» **What you are asked to do**: Return the lines below verbatim, beginning at the line containing "Is the building" and continuing through the line containing "How much of".

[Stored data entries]
▬▬▬

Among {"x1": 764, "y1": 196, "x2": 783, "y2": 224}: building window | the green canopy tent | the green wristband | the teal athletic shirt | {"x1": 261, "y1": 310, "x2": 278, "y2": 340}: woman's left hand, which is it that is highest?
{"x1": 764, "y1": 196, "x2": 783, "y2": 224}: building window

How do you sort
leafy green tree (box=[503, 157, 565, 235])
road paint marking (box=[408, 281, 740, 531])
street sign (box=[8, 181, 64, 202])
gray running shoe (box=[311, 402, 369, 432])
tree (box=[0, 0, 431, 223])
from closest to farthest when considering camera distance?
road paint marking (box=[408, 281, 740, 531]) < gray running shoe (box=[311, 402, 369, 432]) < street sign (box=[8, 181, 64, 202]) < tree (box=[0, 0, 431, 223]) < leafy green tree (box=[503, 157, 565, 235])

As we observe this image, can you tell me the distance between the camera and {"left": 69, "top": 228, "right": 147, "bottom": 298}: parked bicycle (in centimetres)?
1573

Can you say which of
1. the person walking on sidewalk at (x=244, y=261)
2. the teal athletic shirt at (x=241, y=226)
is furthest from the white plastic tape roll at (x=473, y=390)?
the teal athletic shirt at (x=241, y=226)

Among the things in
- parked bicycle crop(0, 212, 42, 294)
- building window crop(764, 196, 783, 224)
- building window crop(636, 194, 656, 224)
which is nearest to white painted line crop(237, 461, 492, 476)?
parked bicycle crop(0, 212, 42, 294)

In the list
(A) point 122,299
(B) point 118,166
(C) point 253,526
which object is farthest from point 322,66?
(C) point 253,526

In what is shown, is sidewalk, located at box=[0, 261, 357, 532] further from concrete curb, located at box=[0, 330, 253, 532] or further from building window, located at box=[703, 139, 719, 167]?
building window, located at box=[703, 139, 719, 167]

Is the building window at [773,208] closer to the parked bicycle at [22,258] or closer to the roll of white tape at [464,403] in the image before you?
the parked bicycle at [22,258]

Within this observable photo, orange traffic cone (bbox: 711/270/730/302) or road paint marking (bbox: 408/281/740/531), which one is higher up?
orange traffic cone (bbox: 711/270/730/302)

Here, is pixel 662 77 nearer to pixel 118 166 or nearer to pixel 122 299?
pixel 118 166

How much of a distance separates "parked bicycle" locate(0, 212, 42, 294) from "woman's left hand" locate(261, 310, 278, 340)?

▬▬▬

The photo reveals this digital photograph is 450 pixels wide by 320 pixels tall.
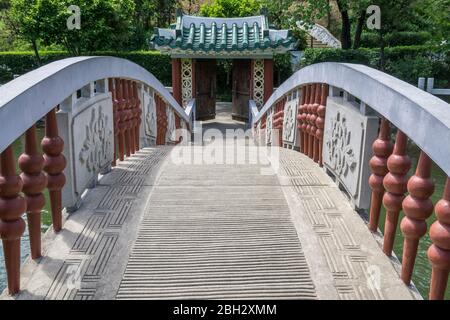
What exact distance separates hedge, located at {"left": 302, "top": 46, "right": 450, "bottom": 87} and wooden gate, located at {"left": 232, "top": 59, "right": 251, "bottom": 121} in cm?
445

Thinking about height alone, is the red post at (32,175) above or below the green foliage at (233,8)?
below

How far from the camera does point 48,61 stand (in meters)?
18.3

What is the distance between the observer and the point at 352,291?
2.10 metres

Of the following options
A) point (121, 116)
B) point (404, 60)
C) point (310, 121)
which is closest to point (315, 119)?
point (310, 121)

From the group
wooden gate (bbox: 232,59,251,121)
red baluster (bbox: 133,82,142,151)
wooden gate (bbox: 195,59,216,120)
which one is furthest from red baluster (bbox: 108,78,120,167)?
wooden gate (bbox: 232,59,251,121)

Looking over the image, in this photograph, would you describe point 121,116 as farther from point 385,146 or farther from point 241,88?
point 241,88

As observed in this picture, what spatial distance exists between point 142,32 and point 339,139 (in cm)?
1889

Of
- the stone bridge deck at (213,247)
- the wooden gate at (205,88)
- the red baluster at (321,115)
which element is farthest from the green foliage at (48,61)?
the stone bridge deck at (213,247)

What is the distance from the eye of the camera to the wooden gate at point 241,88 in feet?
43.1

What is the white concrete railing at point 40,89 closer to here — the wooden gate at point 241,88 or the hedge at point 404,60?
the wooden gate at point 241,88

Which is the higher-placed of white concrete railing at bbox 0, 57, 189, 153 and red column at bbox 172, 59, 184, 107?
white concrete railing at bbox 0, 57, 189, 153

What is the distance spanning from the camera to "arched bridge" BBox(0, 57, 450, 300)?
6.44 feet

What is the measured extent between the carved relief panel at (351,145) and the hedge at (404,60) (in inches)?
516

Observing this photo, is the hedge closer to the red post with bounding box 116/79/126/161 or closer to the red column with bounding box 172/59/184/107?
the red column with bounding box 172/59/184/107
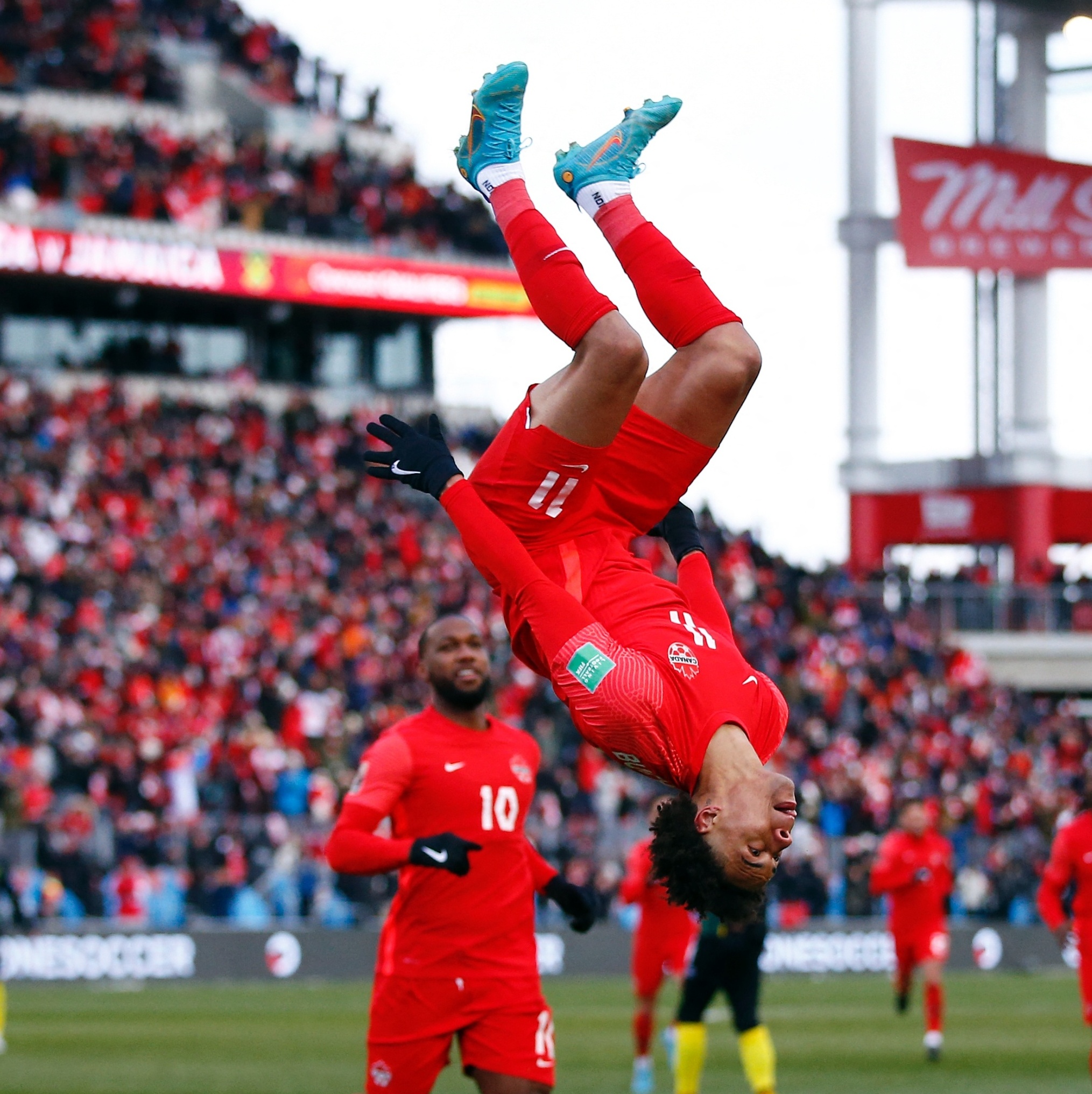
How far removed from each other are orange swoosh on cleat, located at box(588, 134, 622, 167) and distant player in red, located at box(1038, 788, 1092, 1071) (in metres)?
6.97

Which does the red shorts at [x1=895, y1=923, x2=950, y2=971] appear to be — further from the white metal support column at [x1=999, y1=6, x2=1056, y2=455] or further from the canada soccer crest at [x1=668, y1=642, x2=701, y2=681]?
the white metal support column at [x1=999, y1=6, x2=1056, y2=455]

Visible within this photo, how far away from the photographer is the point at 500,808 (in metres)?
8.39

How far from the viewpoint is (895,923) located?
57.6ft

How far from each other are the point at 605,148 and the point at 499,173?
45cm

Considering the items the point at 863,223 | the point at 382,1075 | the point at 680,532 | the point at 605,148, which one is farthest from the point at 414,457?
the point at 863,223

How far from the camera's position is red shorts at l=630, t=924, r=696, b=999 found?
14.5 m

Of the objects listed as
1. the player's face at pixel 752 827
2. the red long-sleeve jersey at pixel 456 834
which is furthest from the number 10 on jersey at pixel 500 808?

▬▬▬

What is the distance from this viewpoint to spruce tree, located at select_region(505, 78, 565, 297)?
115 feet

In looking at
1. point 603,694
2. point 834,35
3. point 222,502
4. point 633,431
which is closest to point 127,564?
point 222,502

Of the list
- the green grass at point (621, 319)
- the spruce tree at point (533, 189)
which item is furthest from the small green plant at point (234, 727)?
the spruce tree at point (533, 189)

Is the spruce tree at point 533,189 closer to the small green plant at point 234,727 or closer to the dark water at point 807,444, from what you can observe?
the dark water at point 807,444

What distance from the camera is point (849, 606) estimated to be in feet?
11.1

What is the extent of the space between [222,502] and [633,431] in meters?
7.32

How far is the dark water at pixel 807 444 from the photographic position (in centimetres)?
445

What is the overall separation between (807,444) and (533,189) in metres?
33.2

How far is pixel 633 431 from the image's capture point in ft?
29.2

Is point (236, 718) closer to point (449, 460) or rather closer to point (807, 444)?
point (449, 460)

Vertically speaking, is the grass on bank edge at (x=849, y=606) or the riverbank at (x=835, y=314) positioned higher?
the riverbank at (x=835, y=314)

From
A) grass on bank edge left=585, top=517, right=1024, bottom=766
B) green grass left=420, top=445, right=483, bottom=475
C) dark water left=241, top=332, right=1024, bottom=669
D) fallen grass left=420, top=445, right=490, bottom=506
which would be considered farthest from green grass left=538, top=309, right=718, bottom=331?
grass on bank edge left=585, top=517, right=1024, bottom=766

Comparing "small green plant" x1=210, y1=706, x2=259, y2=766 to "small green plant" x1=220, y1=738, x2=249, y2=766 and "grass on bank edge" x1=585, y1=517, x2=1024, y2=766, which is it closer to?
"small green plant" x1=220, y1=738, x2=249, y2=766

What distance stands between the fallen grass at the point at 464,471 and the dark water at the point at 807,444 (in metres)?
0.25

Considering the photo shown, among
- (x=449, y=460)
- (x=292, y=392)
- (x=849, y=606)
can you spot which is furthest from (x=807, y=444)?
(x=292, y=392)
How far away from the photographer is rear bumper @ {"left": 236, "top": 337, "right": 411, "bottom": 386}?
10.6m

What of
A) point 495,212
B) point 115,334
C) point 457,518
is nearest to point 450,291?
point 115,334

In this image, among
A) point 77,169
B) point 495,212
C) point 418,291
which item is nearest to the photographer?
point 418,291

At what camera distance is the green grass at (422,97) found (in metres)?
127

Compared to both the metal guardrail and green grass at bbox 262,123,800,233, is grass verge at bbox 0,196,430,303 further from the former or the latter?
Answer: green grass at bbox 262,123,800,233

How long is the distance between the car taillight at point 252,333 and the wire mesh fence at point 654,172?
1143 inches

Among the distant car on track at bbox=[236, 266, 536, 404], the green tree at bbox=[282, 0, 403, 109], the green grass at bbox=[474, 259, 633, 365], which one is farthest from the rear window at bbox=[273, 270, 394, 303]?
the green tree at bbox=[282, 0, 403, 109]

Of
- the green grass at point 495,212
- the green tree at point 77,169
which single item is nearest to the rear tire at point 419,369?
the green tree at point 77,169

▬▬▬

» **The output**:
Is the building window at [773,208] closer to the parked bicycle at [22,258] or closer to the roll of white tape at [464,403] in the image before you?
the parked bicycle at [22,258]

Within this observable photo, orange traffic cone (bbox: 711/270/730/302) or road paint marking (bbox: 408/281/740/531), which one is higher up?
orange traffic cone (bbox: 711/270/730/302)

Here, is pixel 662 77 nearer to pixel 118 166 or nearer to pixel 122 299?
pixel 118 166

How much of a distance separates "parked bicycle" locate(0, 212, 42, 294) from "woman's left hand" locate(261, 310, 278, 340)?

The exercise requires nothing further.